What has changed in the nine months since is the part that should worry boards. In September, this was the work of a specific, trackable, sophisticated crew. By June, it is a method a newcomer can pick up off the shelf. We wrote at the time that a company’s belief an incident is over is not evidence that it is. The update to that lesson is sharper: the absence of ShinyHunters from your threat briefing is not evidence that you are safe from ShinyHunters’ technique. “Contained” is a status a company assigns itself. The playbook is a fact about the world.

What Boards and Deal Teams Should Ask This Week

In private-equity diligence, the CRM is the single richest data store in the target company, and it is almost never on the security checklist as a system in its own right. Buyers ask about endpoints, firewalls, the SOC 2 report, the pen test. Almost no one asks the target to enumerate every third-party app holding a live OAuth token into the CRM and the identity provider, with the date each was last reviewed.

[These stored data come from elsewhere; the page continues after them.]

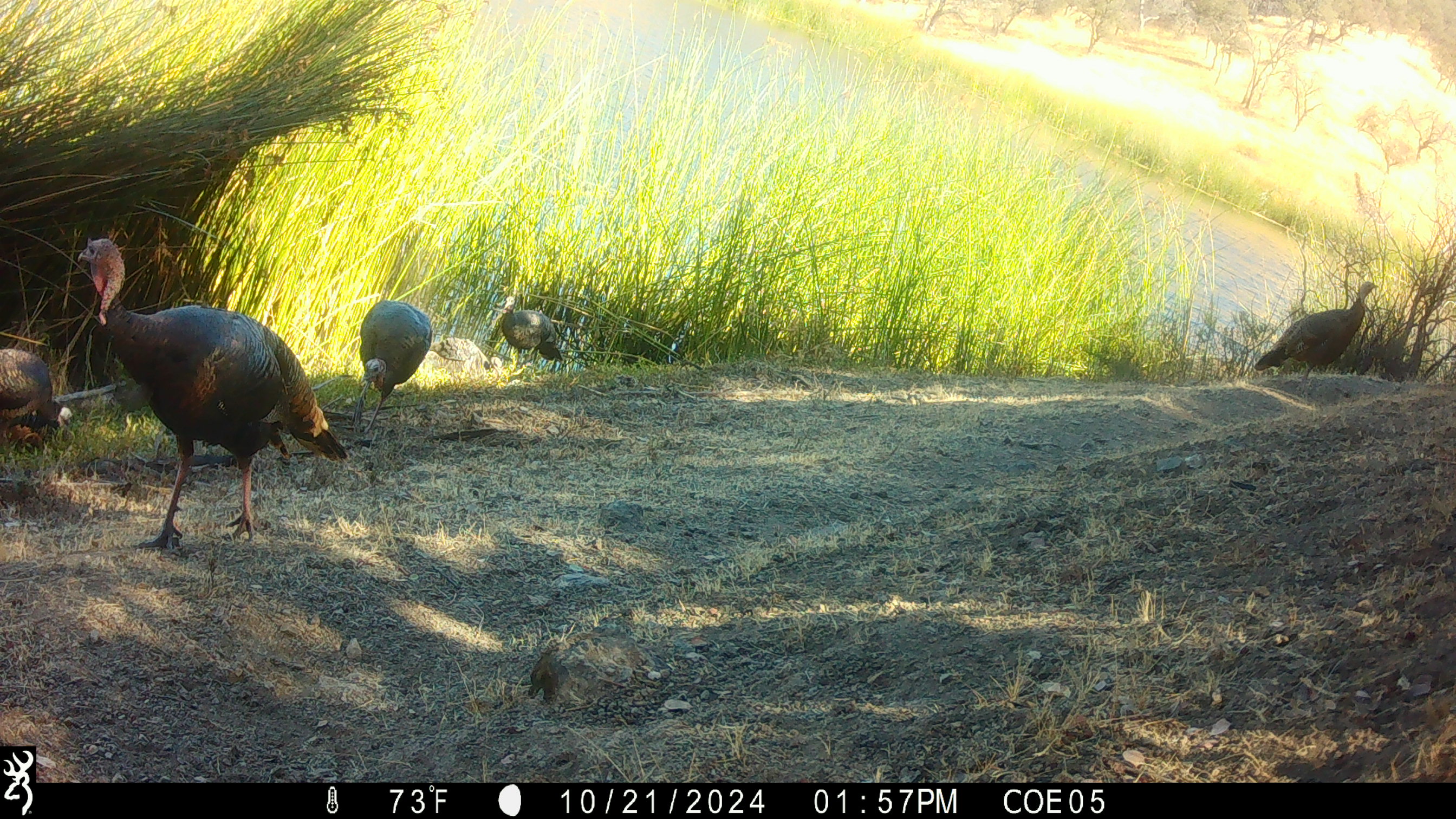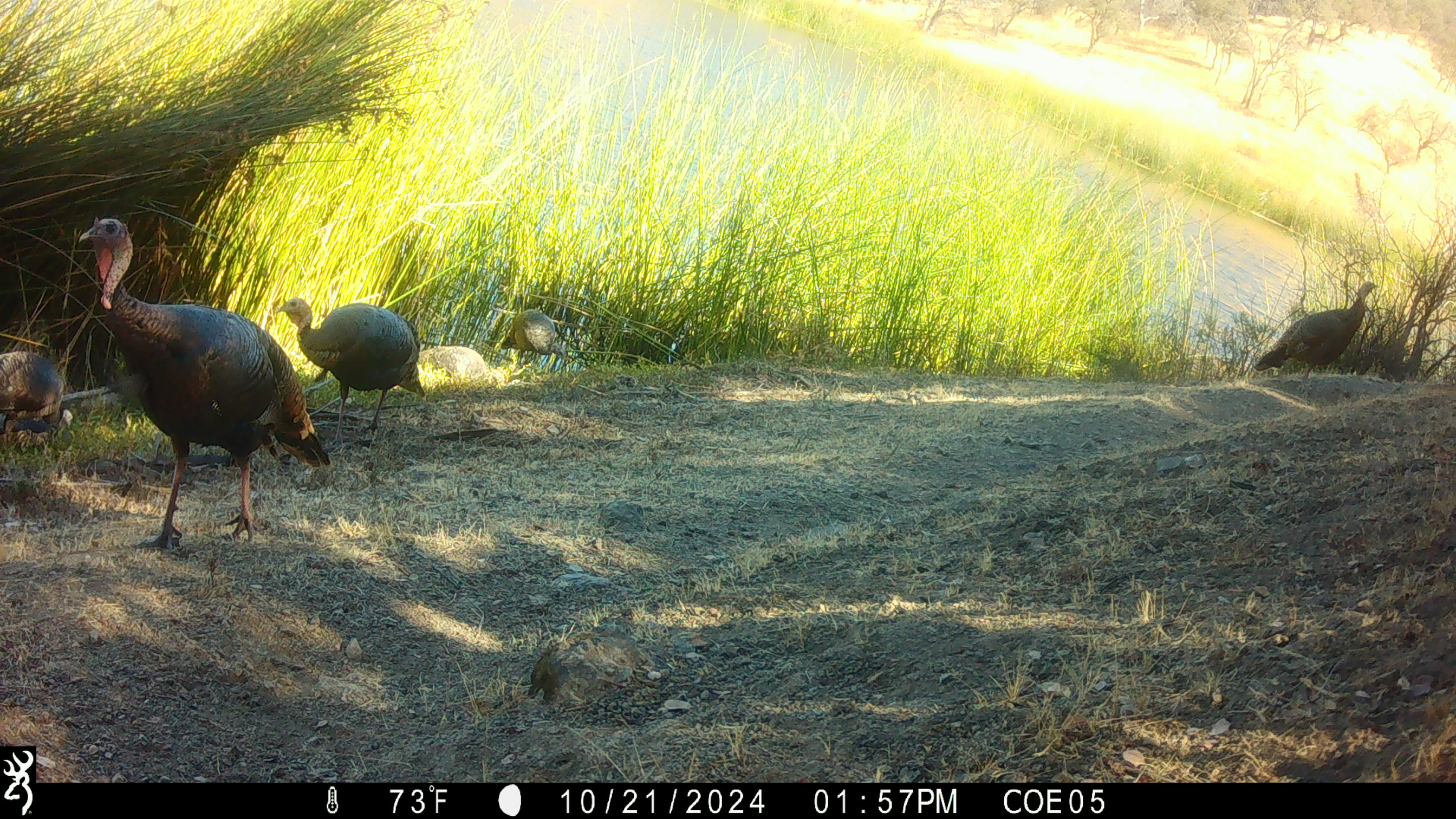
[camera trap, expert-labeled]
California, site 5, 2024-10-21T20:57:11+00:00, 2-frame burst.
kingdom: Animalia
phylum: Chordata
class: Aves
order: Galliformes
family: Phasianidae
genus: Meleagris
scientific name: Meleagris gallopavo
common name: turkey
Turkey (Meleagris gallopavo).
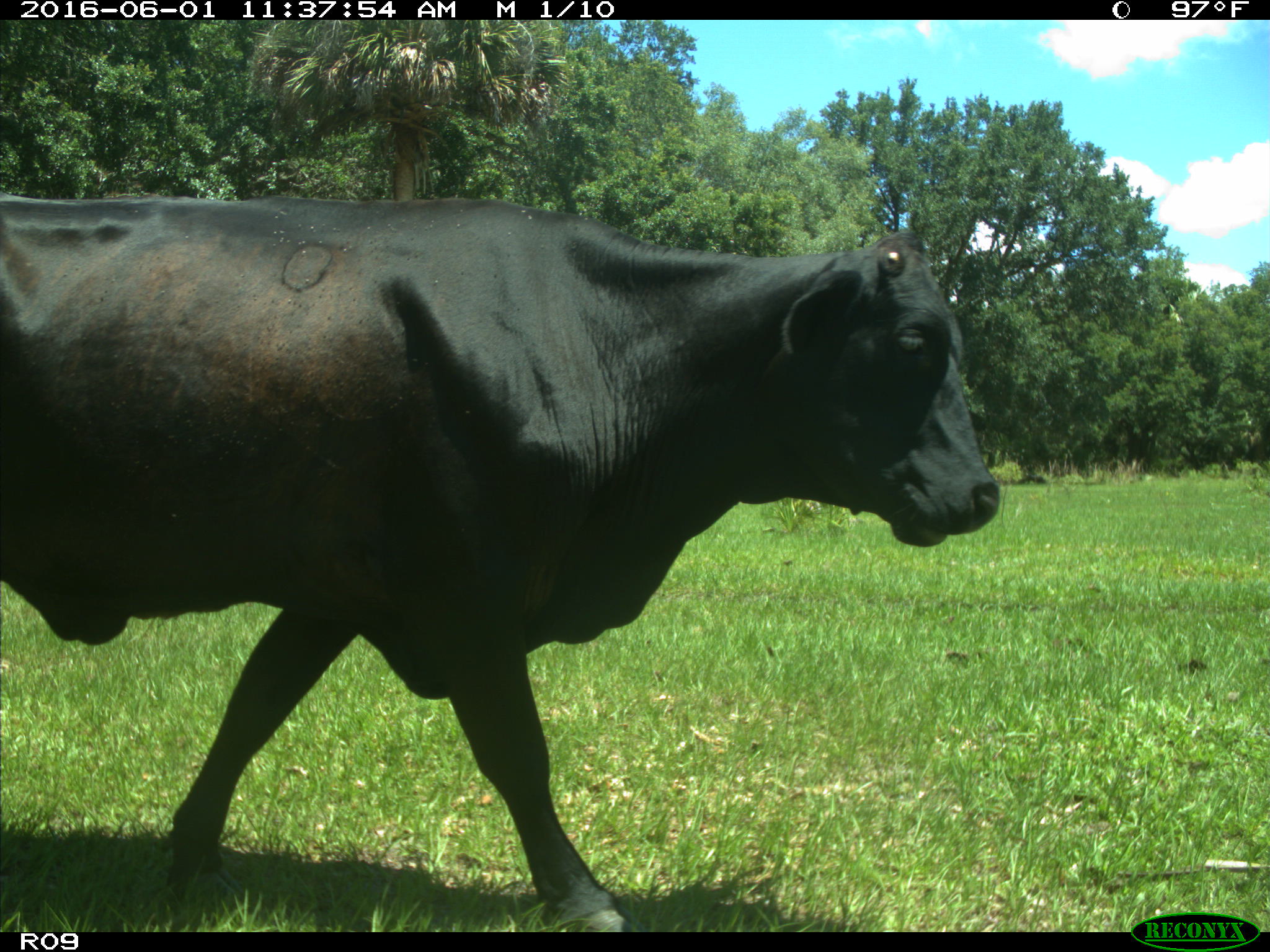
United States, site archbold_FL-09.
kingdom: Animalia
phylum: Chordata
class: Mammalia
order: Artiodactyla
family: Bovidae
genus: Bos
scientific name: Bos taurus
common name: domestic cow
Bos taurus (domestic cow).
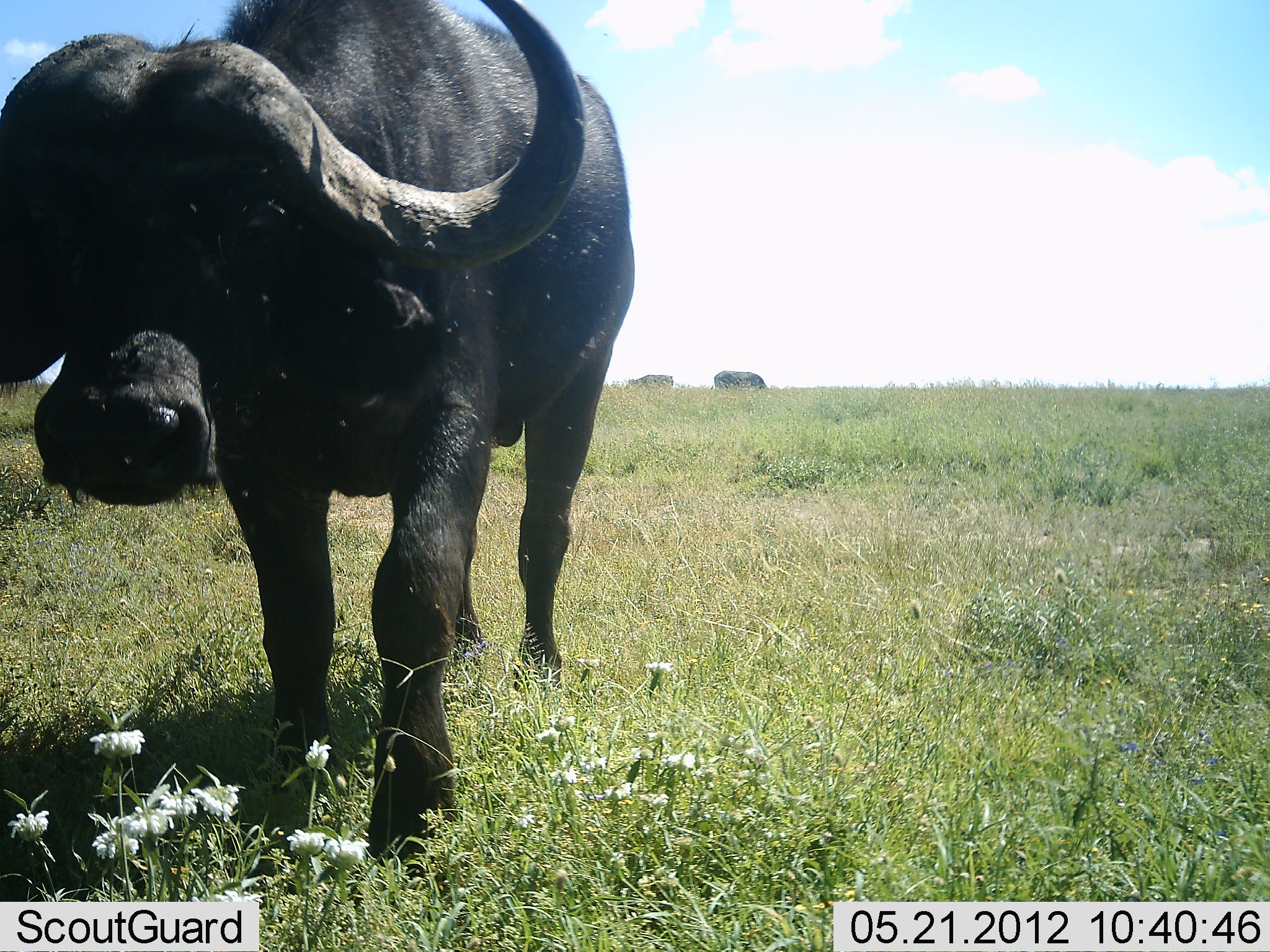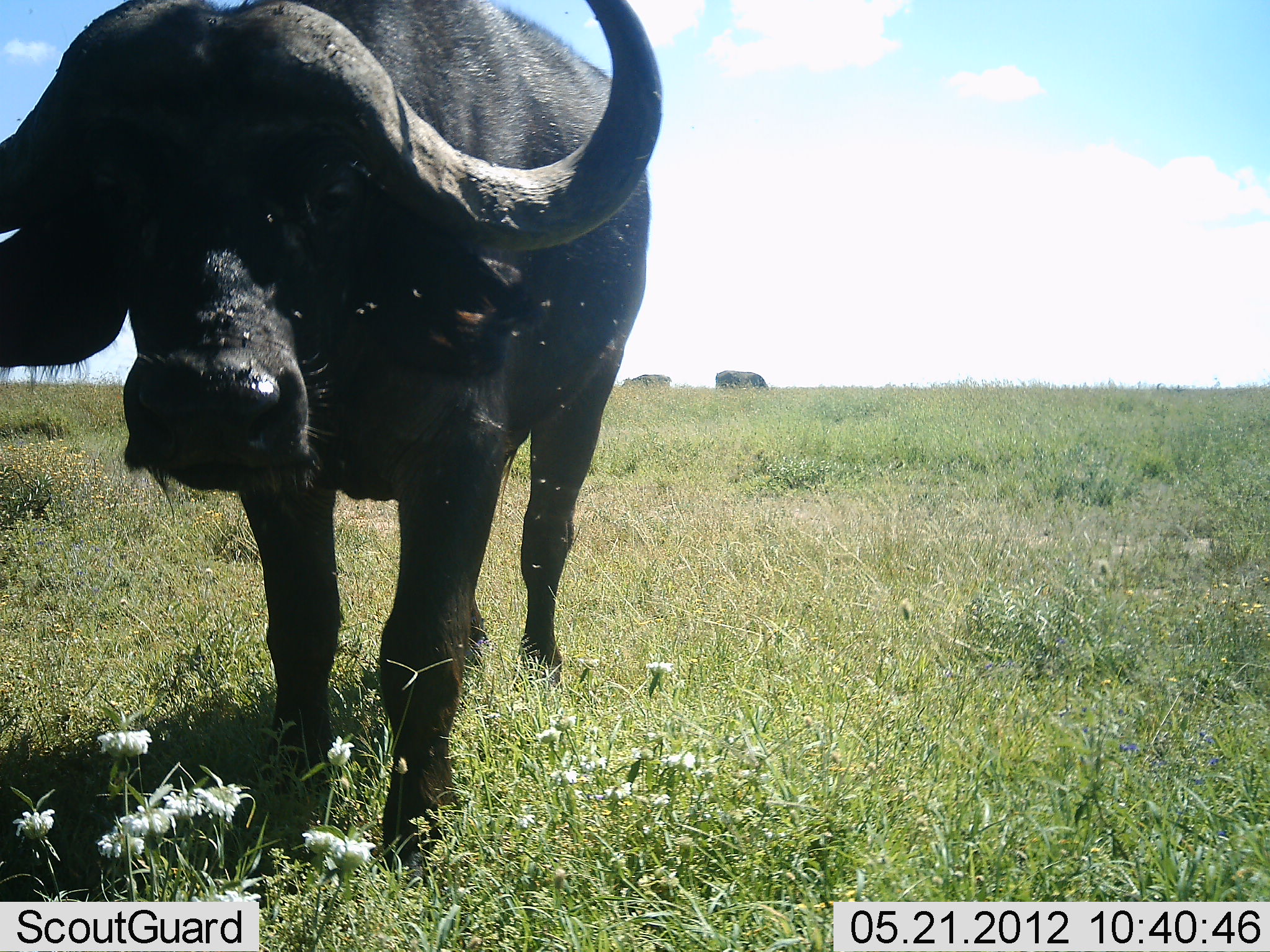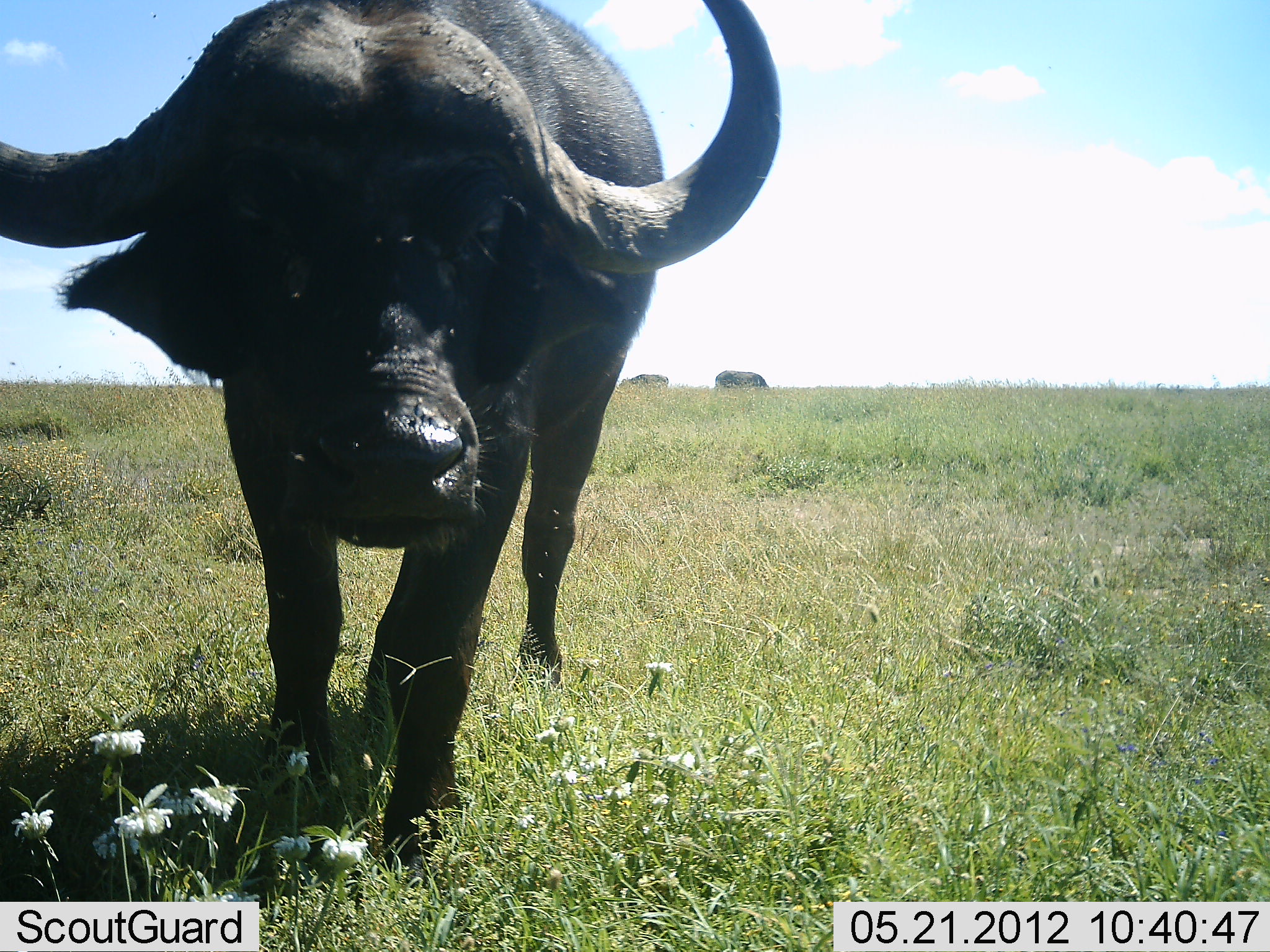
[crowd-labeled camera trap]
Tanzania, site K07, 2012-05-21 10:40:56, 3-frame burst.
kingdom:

A target can hand you a clean penetration test, a current SOC 2 Type II, and a tidy org chart, and still be one forgotten battlecard-tool token away from a 48-hour extortion clock. The clean report and the open door are not contradictions. They are the normal state of affairs, and this week is what it costs.

So three questions, worth more than any single finding. Ask your portfolio companies before someone else asks them for you:

• Who holds a standing OAuth token into our CRM and our identity provider, and when did we last look?
• If a SaaS vendor’s back end is compromised tonight, how do we find out, how fast, and from whom?
• What can a single stolen integration token reach, and is that scope a decision we made or a default we accepted?

If any answer is a pause, you have found the door before the attacker did. This week, three times over, and now with a crew that didn’t even exist in the spring, the attacker found it first.